■ REQUIRED ACTIONS ■
#1 Decide whether each statement agrees with the non-suit excerpt below: (a) Ms. Munn argued that all the grievances should be denied for lack of a prima facie case; (b) the believability of evidence is treated as a question of law; (c) a non-suit motion can succeed even when some credible evidence supports each essential element of the claim. Answer yes or no for each, quoting the deciding words.
#2 In the non-suit excerpt below, who set out the principles for a non-suit motion that Ms. Munn relied on?

■ TEXT TO READ ■

——

EMPLOYER SUBMISSIONS REGARDING ITS MOTION FOR NON-SUIT
[25] Ms. Munn, on behalf of the Employer, began by stating that all of the twenty-
seven grievances before this Board should be denied because no prima facie
case has been presented. The principles that apply in a non-suit motion were
clearly and most precisely set out by Vice Chair Dissanayake in Re Crown in
Right of Ontario (Ministry of Natural Resources and Forestry) and OPSEU
(Martin) GSB#2011-3793. In reviewing the jurisprudence the Vice Chair stated
the following, beginning at paragraph 8:
In the context of labour arbitration, the Board in Re Southern Alberta
Institute of Technology (1994), 43 L.A.C. 26 (Mcfetridge) observed as
follows at p. 269:
The question is one of law, not fact, and the judge or board of
arbitration is primarily concerned with the quantity of the evidence
as a matter of law rather than its quality, believability or persuasive
weight which are all questions of fact. Assuming that the evidence
meets a certain minimum threshold of credibility, a non-suit motion
cannot succeed if the party carrying the burden of proof has
presented some evidence which supports each of the essential
elements of its claim. This evidence will be sufficient until
contradicted or overcome by other evidence. It may be that the
evidence is weak and carries little persuasive weight. A non-suit
however, cannot succeed where there is some credible evidence
which supports each of the essential elements of the claim.

——

■ PROVIDED DATA ■
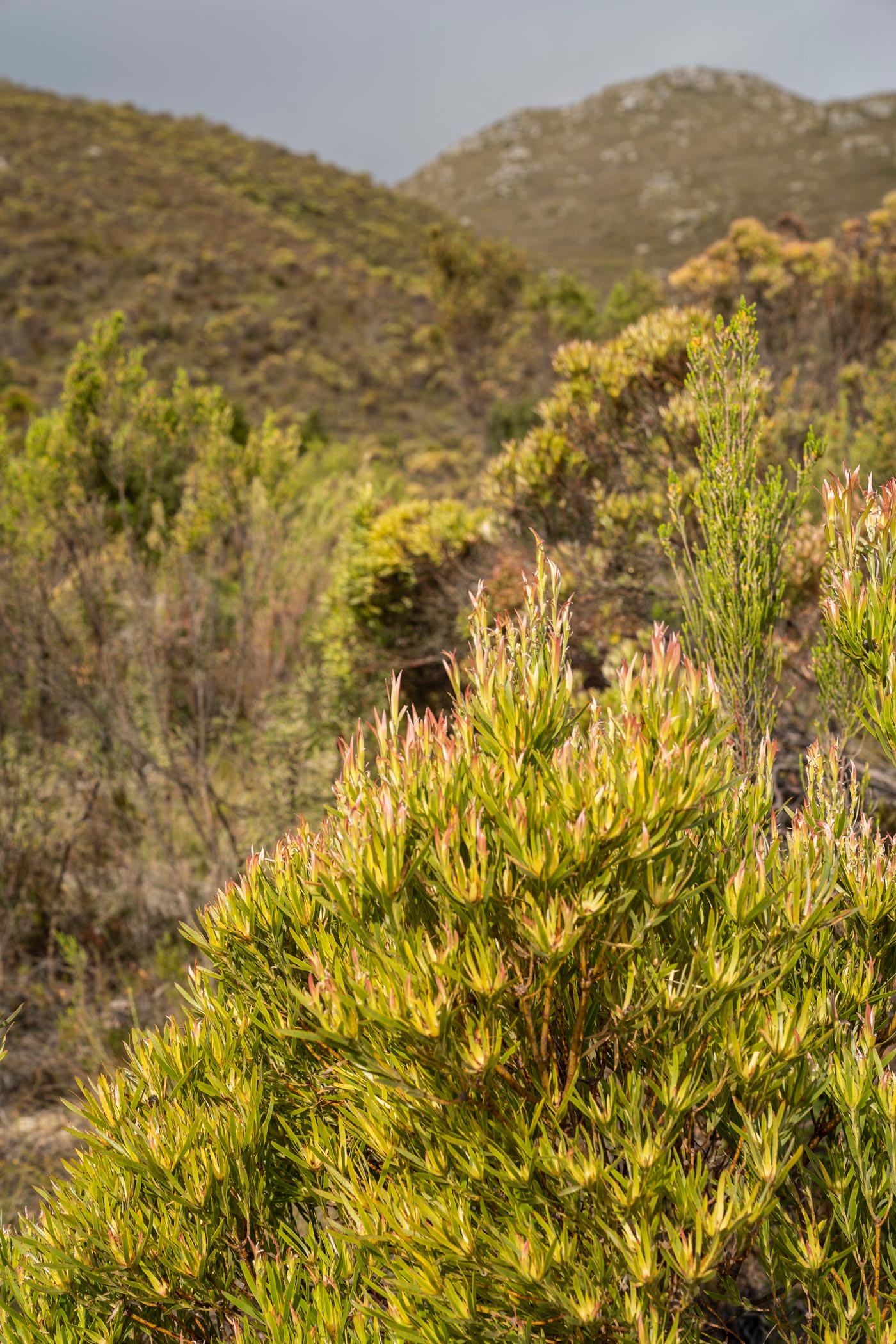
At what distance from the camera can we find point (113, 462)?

——

■ PER-TASK OUTPUTS ■
#1
(a) Yes: "should be denied because no prima facie case has been presented."
(b) No: "its quality, believability or persuasive weight which are all questions of fact."
(c) No: "A non-suit however, cannot succeed where there is some credible evidence which supports each of the essential elements of the claim."

#2 Vice Chair Dissanayake.